When the film shot in Italy, Visconti struck a protective posture towards Andrésen, and acted professionally towards him on set. When filming ended, things changed. Andrésen is particularly upset about a time when the director pressured him to go to a gay club where he felt objectified.

“It was extremely uncomfortable,” says Andrésen. “I was alone with a bunch of guys. I coped with the situation. I got drunk and I don’t remember how I got back to the hotel. I think [Visconti] was testing me to see if I was gay.”

“Death in Venice” became a favorite with cinephiles, but its arthouse notoriety didn’t translate into a steady stream of movie offers for Andrésen. Instead, the actor embarked on a peripatetic existence, one that took him to Japan, where he became a pop star and huckster for consumer products. “The Most Beautiful Boy in the World” also boasts footage of the actor being swarmed with fans when his plane touches down in Tokyo. It seems more enjoyable than the “Death in Venice” experience, but also surreal.

“You’ve probably seen pictures from when The Beatles visited the United States with all the screaming and it was like that,” says Andrésen. “I do envy The Beatles because there were four of them and I was all alone.”

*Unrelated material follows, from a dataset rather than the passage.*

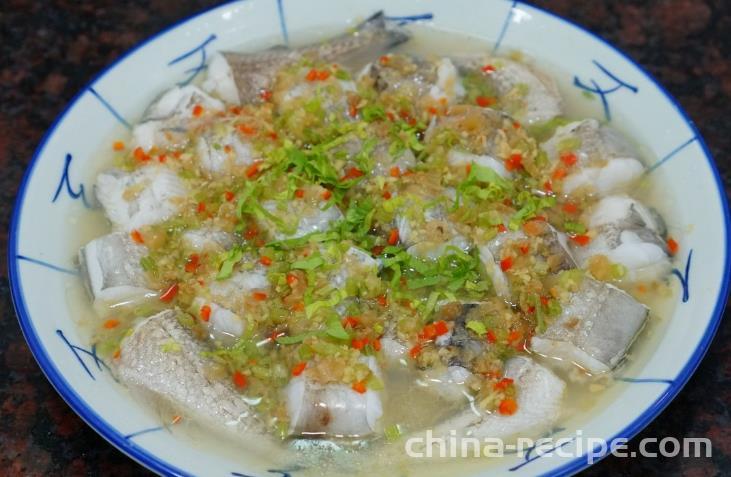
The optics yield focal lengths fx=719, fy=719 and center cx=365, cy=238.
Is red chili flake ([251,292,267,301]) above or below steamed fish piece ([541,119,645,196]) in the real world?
below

Lindström and Petri first met Andrésen two decades ago while they were working together on a children’s television series. That relationship inspired trust, which deepened by the time that the filmmaking team took to get their fiercely private subject to open up about his experiences. They spent more than five years filming Andrésen, following him as he tries to move on from the pain of his early fame, as well as the addictions and substance abuse that followed.

“When you work with people you trust you tend to get into personal things,” says Andrésen. “I came to the conclusion — let’s just do it. I’m not the only one who has been a fool in life and maybe this can lighten somebody else’s burden. If it does, nobody is more happy than I.”

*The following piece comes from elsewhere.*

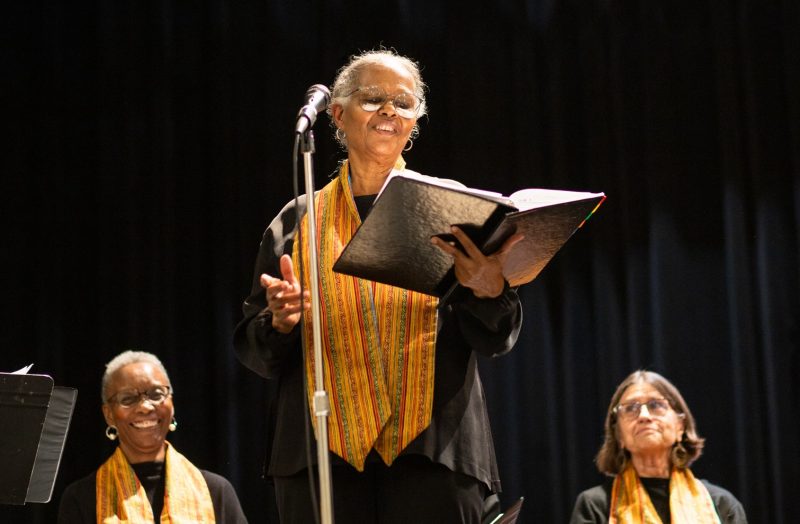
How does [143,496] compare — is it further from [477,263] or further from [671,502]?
[477,263]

Andrésen hopes the film will encourage the entertainment industry to reassess how it treats child actors and to put more guardrails in place to ensure that kids don’t feel exploited or sexualized. But he’s not too optimistic. “They can approach things ethically and morally, but that would require an ethical, moral foundation,” he says.

“The Most Beautiful Boy in the World” arrives as movie lovers and critics are reassessing the role between artist and art. Directors like Roman Polanski and Woody Allen have made films that are widely regarded as masterpieces, but Polanski admitted to statutory rape and Allen has been accused of sexual abuse. Visconti’s offenses don’t rise to that level, but the movie he made objectified a minor and his callous treatment of that vulnerable young man impacted his life in profound ways. He also made classics like “Rocco and His Brothers” and “The Leopard” that continue to inspire new generations of filmmakers. So where does Andrésen stand on Visconti and his cinematic legacy?

“I can separate Visconti from the art, but it’s harder because he’s not anonymous personally to me,” he says. “As far as I’m able, I don’t want associations to stick together. When I was a small child, I saw a picture of an atom bomb explosion and thought: ‘Wow, look at that. Look at that beauty.’ Then you get to know what happens with this cloud. But I can separate the beauty of the cloud while at the same time being horrified with what is happening under it.”